4. Responsabilité de l'Etat

Le rapport cite la preuve d'une mission "planifiée et élaborée" de 15 personnes pour exécuter Khashoggi, nécessitant "une coordination, des ressources et des finances importantes de la part du gouvernement".

La logistique était complexe et impliquait plusieurs vols, dont deux jets privés, l'un sous autorisation diplomatique.

Le fait qu'une équipe ait été constituée et opérationnelle dans les 48 heures tend à indiquer un scénario d '"opération spéciale", avec des membres de l'équipe de base déjà nommés et en place, prêts à agir dès que l'ordre sera donné, a-t-il déclaré.

Selon des enregistrements datant des jours précédant le meurtre, un responsable du consulat a déclaré que Khashoggi était l'un des nombreux individus "recherchés" par les autorités saoudiennes.

"Lorsque l'occasion s'est présentée, une opération a été lancée à Riyad, gérée à un niveau élevé du gouvernement saoudien", selon le rapport.

Le rapporteur aborde la question des preuves crédibles justifiant une enquête plus approfondie sur de hauts responsables qui ne font actuellement pas l'objet d'accusations criminelles, en particulier (l'ancien conseiller royal saoudien) Saud al-Qahtani et le prince héritier Mohammed.

"Alors que le gouvernement saoudien prétend que ces ressources ont été mises en place par (l'ancien chef adjoint des services de renseignement saoudiens) Ahmed Asiri, tous les experts consultés estiment qu'il est inconcevable qu'une opération de cette envergure puisse être mise en œuvre à l'insu du prince héritier. qu'une sorte de mission de nature criminelle, dirigée contre M. Khashoggi, était en train d'être lancée ", a révélé le rapport.

5. Aucune responsabilité

Le rapport inclut les noms de 11 personnes jugées en Arabie saoudite pour le meurtre, qui n'ont jamais été nommées par Riyad.

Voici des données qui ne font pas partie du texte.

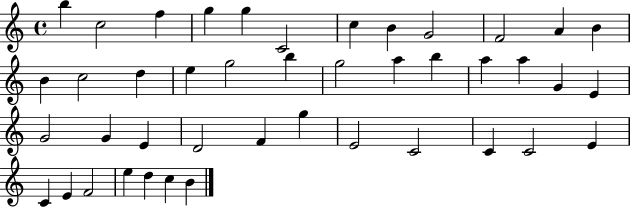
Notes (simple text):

"Le procès en cours en Arabie saoudite ne donnera pas lieu à une reddition de comptes crédible", at-il déclaré, appelant à des suspensions et notant que l'affaire ne pouvait pas être considérée comme une affaire intérieure.

Selon le rapport, trois des accusés auraient déclaré à la cour que la mort de Khashoggi était un accident: "M. Khashoggi a commencé à crier, alors ils se sont couvert la bouche pour l'empêcher de faire du bruit, ce qui les a tué accidentellement."

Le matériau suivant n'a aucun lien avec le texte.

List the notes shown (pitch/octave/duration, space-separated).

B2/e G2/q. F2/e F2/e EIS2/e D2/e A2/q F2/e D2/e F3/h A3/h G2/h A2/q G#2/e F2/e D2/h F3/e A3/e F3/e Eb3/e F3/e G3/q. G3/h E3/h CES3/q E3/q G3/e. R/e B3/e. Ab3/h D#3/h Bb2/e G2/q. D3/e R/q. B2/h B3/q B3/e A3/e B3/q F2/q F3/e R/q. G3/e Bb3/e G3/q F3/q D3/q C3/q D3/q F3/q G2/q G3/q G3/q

Le rapport de Callamard, cependant, conclut que la mort de Khashoggi était un meurtre prémédité.

"Les preuves de préméditation pèsent fortement contre toute allégation de décès accidentel."

Le ministère public saoudien a rendu publiques certaines de ses conclusions le 15 novembre, mais la déclaration était peu détaillée, se limitant à quelques allégations générales.

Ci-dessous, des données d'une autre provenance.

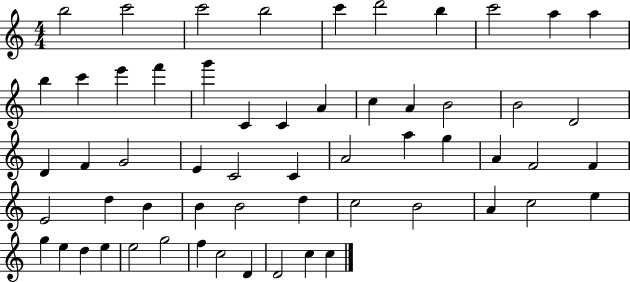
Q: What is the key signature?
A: C major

En outre, certaines des personnes qui auraient été mentionnées dans ces déclarations ne correspondent pas aux onze auteurs actuellement jugés, selon le rapport.

Huit mois après le meurtre, les responsabilités individuelles dans cette affaire demeurent "obscurcies par le secret et l’absence de procédure régulière".

Le ministre saoudien des Affaires étrangères, Adel al-Jubeir, a rédigé ce rapport et affirmé qu'il contenait "des allégations sans fondement qui remettraient en cause sa crédibilité".